The legislature is considering a 10-year ,$3 billion bond plan for road construction across the state. That is a lot of money, and voters (read: taxpayers) will not have a say in its final approval, which could add as much as $300 million in new debt each year. Putting a bond for roads on the ballot might raise questions about the Connect NC bond package passed in 2016, which sounds like it should have paid for roads, but actually pays for construction at universities, community colleges, the NC Zoo, state parks, and other government-owned facilities.

A vote would have been needed if the legislature followed Treasurer Dale Folwell’s advice to put the “full fait and credit” of North Carolina behind the new debt. Instead, the bonds will be paid from transportation revenue, which classifies them as “Special Indebtedness” that can be passed without a referendum. Special indebtedness was last used to provide startup funds to the NC Turnpike Authority and was rated two steps below the “AAA” credit rating for which state government officials are justifiably proud. In other words, it was riskier than General Obligation bonds backed by the full faith and credit of the state.
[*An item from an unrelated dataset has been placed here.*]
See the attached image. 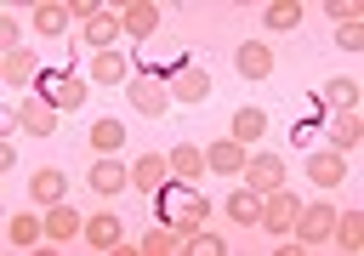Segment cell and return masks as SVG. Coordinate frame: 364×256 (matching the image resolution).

Riskier debt is more expensive. Generally, a borrow pays 25 basis points, or 0.25% more with each step down in quality. Two steps would mean half a percentage point, which doesn’t sound like much until you consider that the benchmark 10-year municipal bond is 2.45% as I write this, so the increase would increase the interest payments by more than one-fifth, or about $2.7 million per $100 million borrowed over ten years, in present value terms or up to $80 million for the full debt package.

It is not clear how quickly the bonds would be accessed based on projects in the strategic transportation investment program, or if they would be accessed at all if the Treasurer has to approve each round. Higher costs of borrowing would be an argument against approval each time and also caution against approval of the overall package now. The Department of Transportation made its case for this borrowing in February without consideration of the cost. Prudence would suggest making the debt subject to voter approval in November instead of rushing forward with this more expensive debt.